Comparing these metrics:

- **MAE** is the easiest to understand, because it's the average error.
- **MSE** "punishes" larger errors
- **RMSE** easier to understand than MSE because RMSE is in the "y" units.

All of these are measures of error or loss, because lower is better.

Here's an example, to demonstrate how MSE/RMSE punish larger errors:

In [8]:
# same true values as above
y_true = [100, 50, 30, 20]

# new set of predicted values
y_pred = [60, 50, 30, 20]

# the previous values were:  y_pred = [90, 50, 50, 30]

# MAE is the same as before
print(f"MAE is  : {metrics.mean_absolute_error(y, y_pred):6.3f}")

# RMSE is larger than before
print(f"RMSE is : {np.sqrt(metrics.mean_squared_error(y, y_pred)):6.3f}")

MAE is  : 10.000
RMSE is : 20.000


While the above were all measures of error, the following is a measure of the success of the model (higher is better).

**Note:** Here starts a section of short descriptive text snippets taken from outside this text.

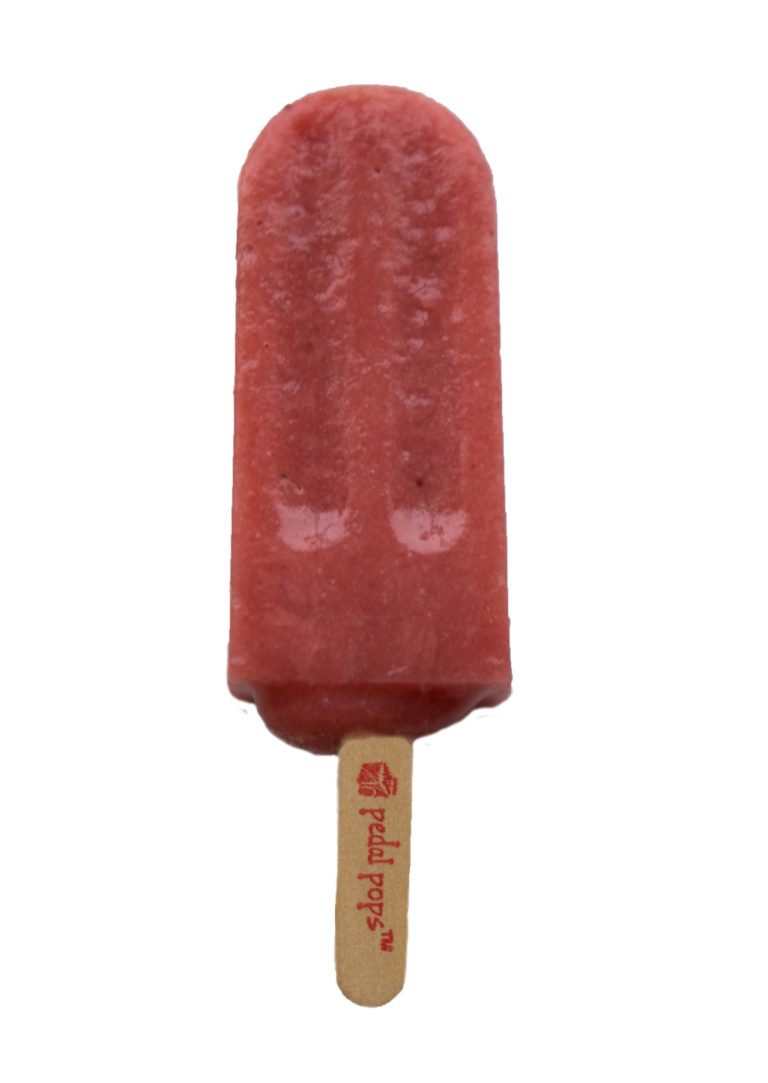 Banana Orange Strawberry Popsicle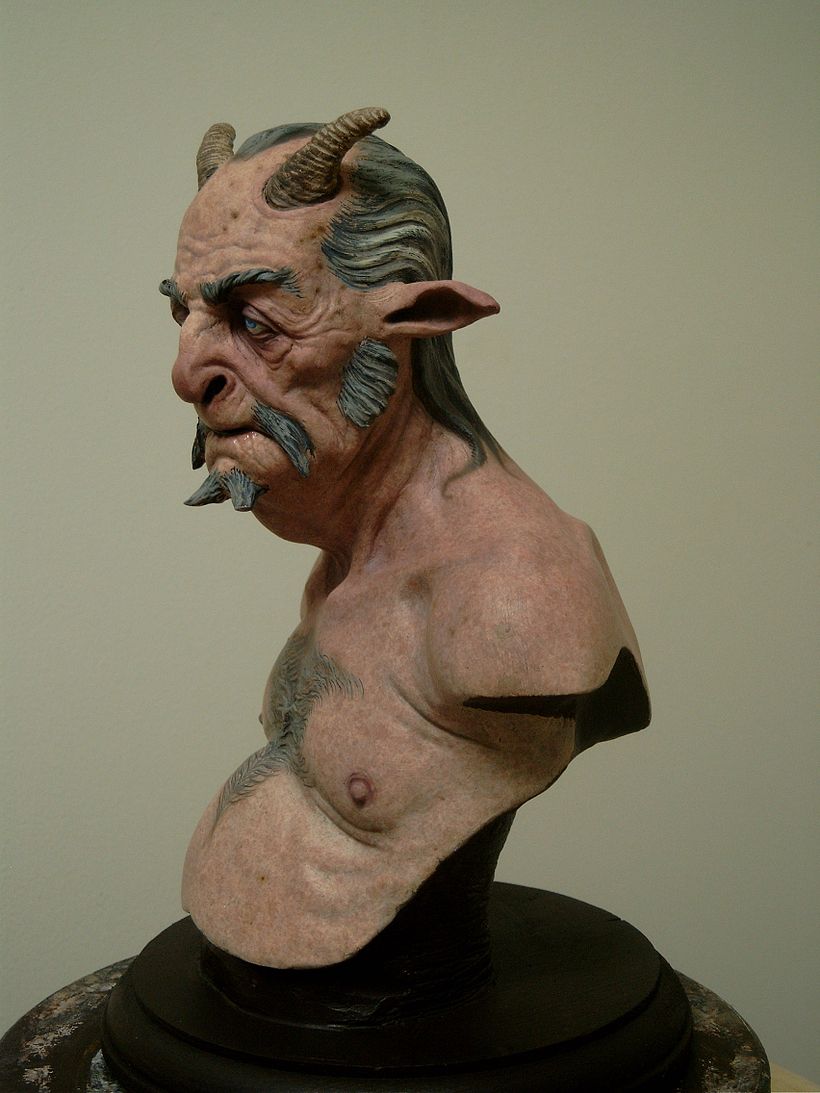 Goat Troll maquette (Prince Caspain / Chronicles of Narnia) 3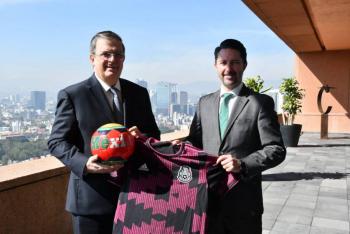 Ebrard y Yon de Luisa buscan reunir a AMLO con Infantino para el Mundial 2026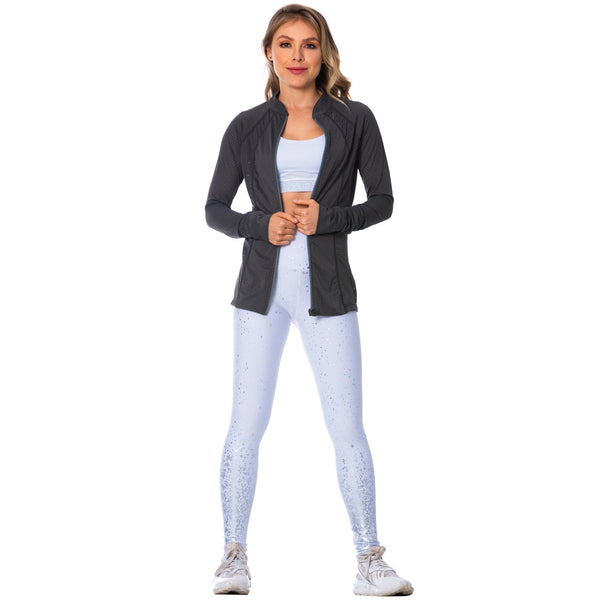 FLEXMEE 980010 See-Through Gray Sports Jacket for Women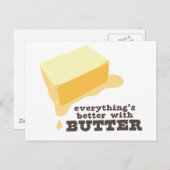バター ポストカード (正面/裏面)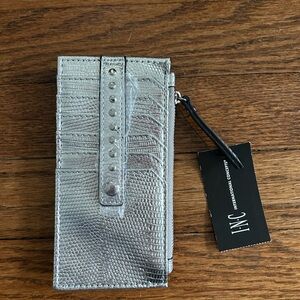INC International Concepts Silver Key & Card Holder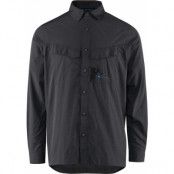 Klättermusen Men's Syn Long Sleeve Shirt Raven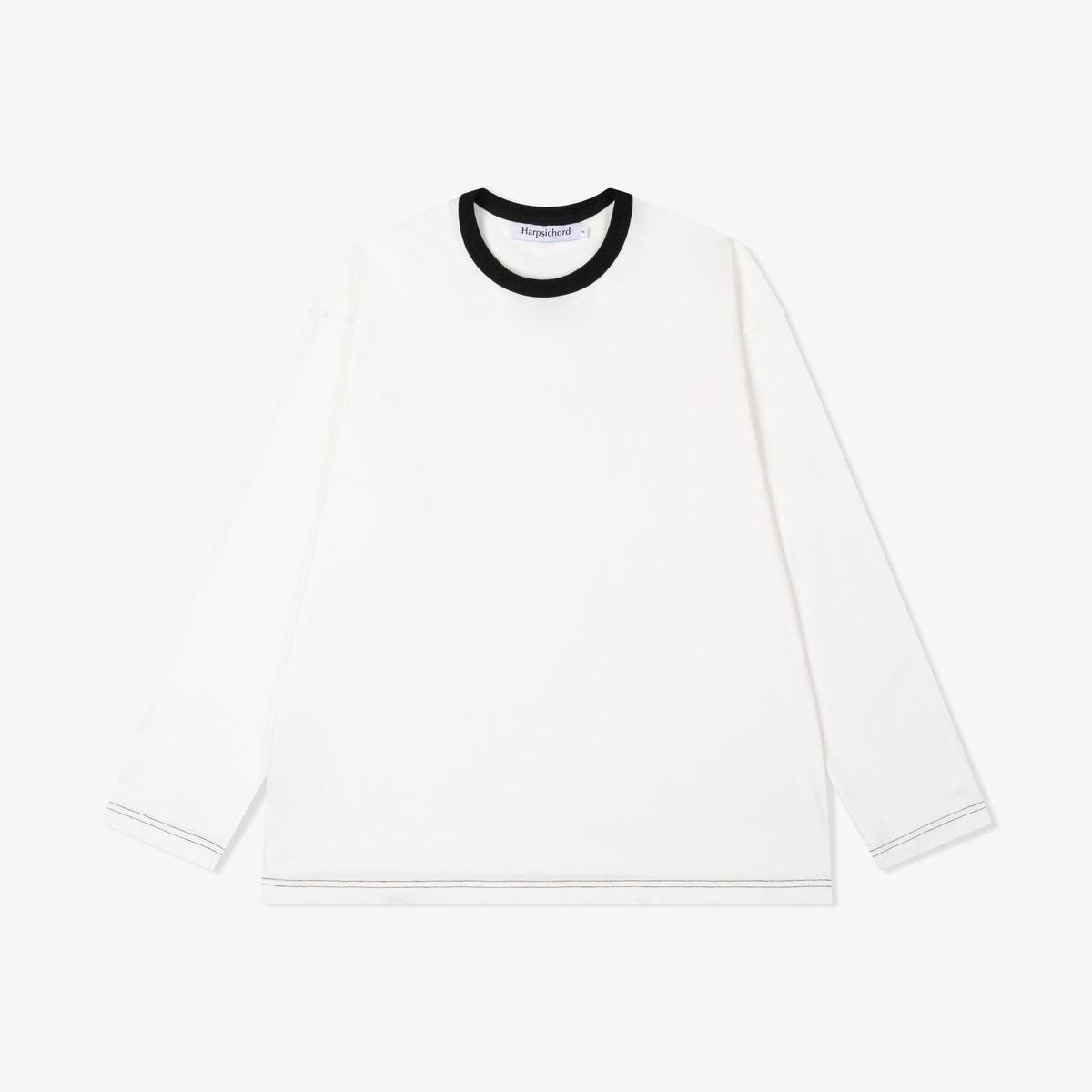 하프시코드(HARPSICHORD) Layer T-shirt (Black/White)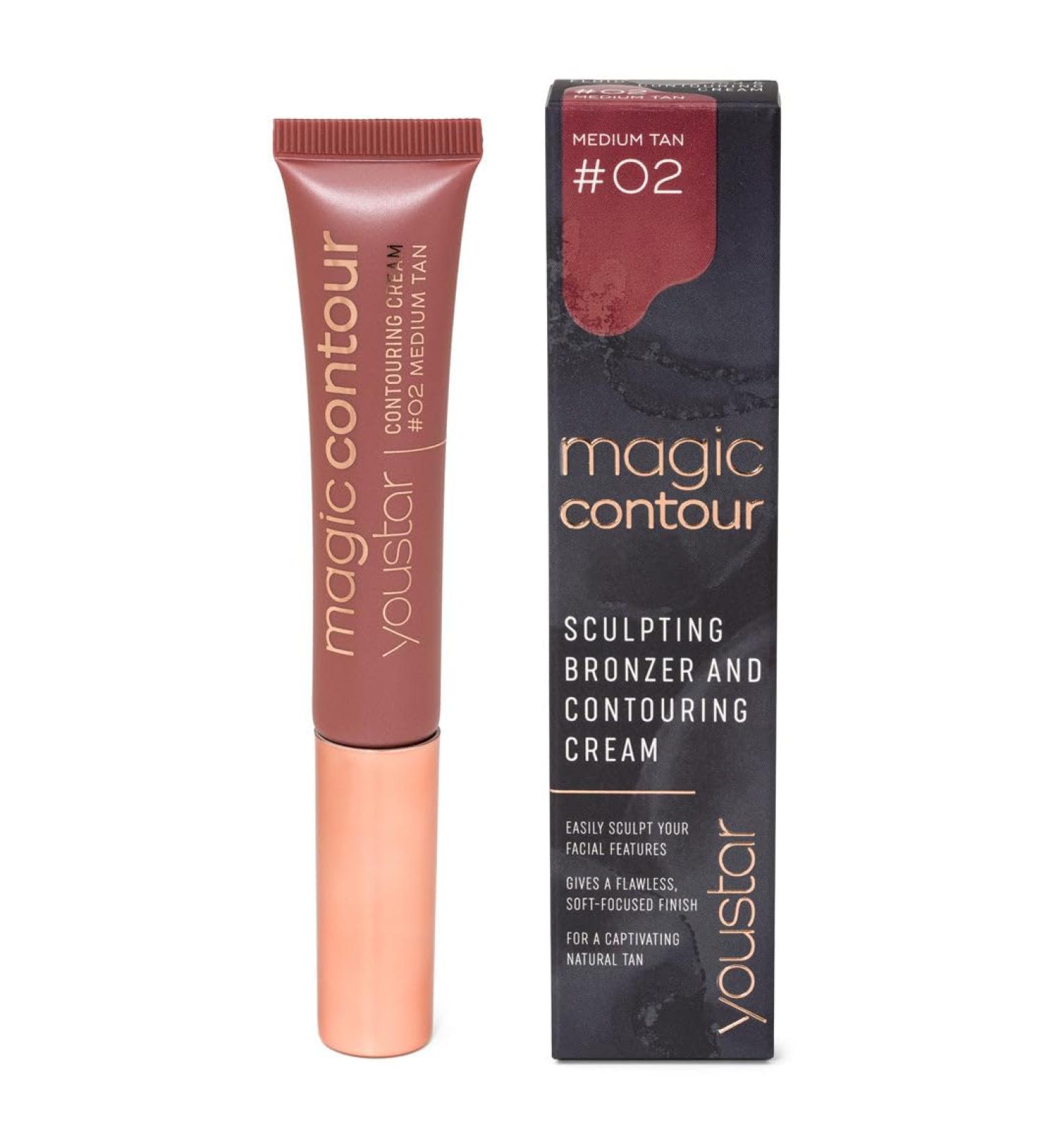 youstar Magic Contour Cr me contour 02 Medium Tan - Buy Online on GoSupps.com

**Coefficient of Determination** ($R^{2}$) is a measure of how much variance in the data is explained by the model. Now, having given you this simple English sentence, keep in mind this measure is both useful and more complicated to understand. Here's the mathematical definition.  First let's define the total sum of squares:

$$ 
\mathrm{SS}_{\mathrm{tot}} = \sum_{i=1}^N \left( y_{i} - \bar{y} \right)^{2} 
$$

This is the inherent variance in the data.  We also define the residual sum of squares:

$$ 
\mathrm{SS}_{\mathrm{res}} = \sum_{i=1}^N \left( y_{i} - \hat{y}_{i} \right)^{2},
$$

where $\hat{y}_{i}$ is the predicted label of $\mathbf{x}_i$ from our linear regression model.
We are now ready to define

$$
R^{2} = \frac{\mathrm{SS}_{\mathrm{tot}} - \mathrm{SS}_{\mathrm{res}}}{\mathrm{SS}_{\mathrm{tot}}} = 1 - \frac{\mathrm{SS}_{\mathrm{res}}}{\mathrm{SS}_{\mathrm{tot}}}
$$

You can learn more about R2 on its [Wikipedia page](https://en.wikipedia.org/wiki/Coefficient_of_determination).
And as you would expect, there is a scikit-learn [implementation](https://scikit-learn.org/stable/modules/generated/sklearn.metrics.r2_score.html).


### Evaluating multivariate regression on the advertising data


In [27]:
from sklearn.model_selection import train_test_split

X = data[['TV', 'radio', 'newspaper']].values
y = data['sales'].values

X_train, X_test, y_train, y_test = train_test_split(
    X, y, test_size=0.3, random_state=5)

linreg = LinearRegression()
linreg.fit(X_train, y_train)

y_pred = linreg.predict(X_test)

mae_test = metrics.mean_absolute_error(y_test, y_pred)
print(f"MAE on the test set : {mae_test:6.3f}")
r2_test = metrics.r2_score(y_test, y_pred)
print(f"R2 on the test set : {r2_test:6.3f}")

MAE on the test set :  1.216
R2 on the test set :  0.887


In [29]:
y_train_pred = linreg.predict(X_train)

mae_train = metrics.mean_absolute_error(y_train, y_train_pred)
print(f"MAE on the training set : {mae_train:6.3f}")
r2_train = metrics.r2_score(y_train, y_train_pred)
print(f"R2 on the training set : {r2_train:6.3f}")


MAE on the training set :  1.259
R2 on the training set :  0.900


### Exercise:  Selecting good features

Split the data into train/test sets and use RMSE to decide whether the newspaper feature should be used for our model.  You will need to train/test two versions - with and without that feature.

In [None]:
# for convenience, here's the data again:

X = data[['TV', 'radio', 'newspaper']].values
y = data['sales'].values


### Advantages/disadvantages of linear regression

Advantages of linear regression:

- Simple to explain
- Highly interpretable
- Model training and prediction are fast
- No tuning is required 
- Can perform well with a small number of observations

Disadvantages of linear regression:

- Presumes a linear relationship between the features and the labels
- Performance is (generally) not competitive with the best regression methods
- Can be sensitive to irrelevant features and outliers

Linear regression is a **parametric method**, meaning that success depends on the data satisfying our assumption that the data fall on a line/hyperplane.